Diagnosing Adenocarcinoma of the Prostate by Computer Vision Methods
Ravishankar Sivalingam, Guruprasad Somasundaram, Xinyan Li, Jonathan C Henriksen, Arindam Banerjee, Vassilios Morellas, Nikolaos Papanikolopoulos, Alexander M Truskinovsky. University of Minnesota, Minneapolis, MN
Background: Based on our successful application of computer vision methods to detect endometrial carcinoma, we extend our analysis to acinar-type adenocarcinoma of the prostate, using region covariance descriptors in a dictionary-learning modeling framework and discriminative dictionary learning.

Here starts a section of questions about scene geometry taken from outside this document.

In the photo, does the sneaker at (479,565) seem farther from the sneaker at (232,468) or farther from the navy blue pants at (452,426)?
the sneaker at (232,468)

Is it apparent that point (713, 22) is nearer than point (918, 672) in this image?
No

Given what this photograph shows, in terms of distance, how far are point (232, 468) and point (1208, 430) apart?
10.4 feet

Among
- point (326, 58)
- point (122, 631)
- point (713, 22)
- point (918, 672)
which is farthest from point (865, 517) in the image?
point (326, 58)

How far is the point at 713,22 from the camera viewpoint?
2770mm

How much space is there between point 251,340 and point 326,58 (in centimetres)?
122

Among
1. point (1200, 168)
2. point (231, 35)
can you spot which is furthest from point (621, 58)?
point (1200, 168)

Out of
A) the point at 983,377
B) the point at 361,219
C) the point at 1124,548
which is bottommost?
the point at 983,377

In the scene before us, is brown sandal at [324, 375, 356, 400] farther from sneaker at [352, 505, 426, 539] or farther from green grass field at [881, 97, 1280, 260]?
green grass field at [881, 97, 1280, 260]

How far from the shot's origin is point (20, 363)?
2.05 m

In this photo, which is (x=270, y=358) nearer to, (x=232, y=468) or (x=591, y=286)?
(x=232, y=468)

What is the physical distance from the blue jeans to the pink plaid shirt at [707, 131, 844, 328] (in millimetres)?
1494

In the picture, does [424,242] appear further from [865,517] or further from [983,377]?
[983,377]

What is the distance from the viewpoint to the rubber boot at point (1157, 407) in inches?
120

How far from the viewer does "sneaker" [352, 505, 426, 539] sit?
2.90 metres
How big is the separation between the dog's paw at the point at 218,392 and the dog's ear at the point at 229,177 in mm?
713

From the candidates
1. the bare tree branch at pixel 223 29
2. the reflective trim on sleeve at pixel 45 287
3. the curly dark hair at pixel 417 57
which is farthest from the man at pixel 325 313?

Design: We used 60 images of H&E-stained sections of radical prostatectomy specimens from 3 patients, scanned at x50 magnification on a digital slide scanner. The color images were transformed to grayscale using a custom transformation and then manually annotated to train the classification algorithm. The annotated regions are then broken down into overlapping blocks of 200 x 200 pixels. Each block is represented by the covariance matrix over the image features in that block. We used a set of spatial (x,y,ρ,θ) and intensity [I, Ix, Iy, √(Ix2 + Iy2)] features, giving rise to 8x8 covariance descriptors. The covariance descriptors from each class (cancer vs. benign) were used to learn a concise dictionary model. The experiments were repeated for varying dictionary size K and sparsity level T. Each test block was classified as being cancerous or benign based on which dictionary model gave the least representation error. 10-fold cross-validation was run on the entire dataset.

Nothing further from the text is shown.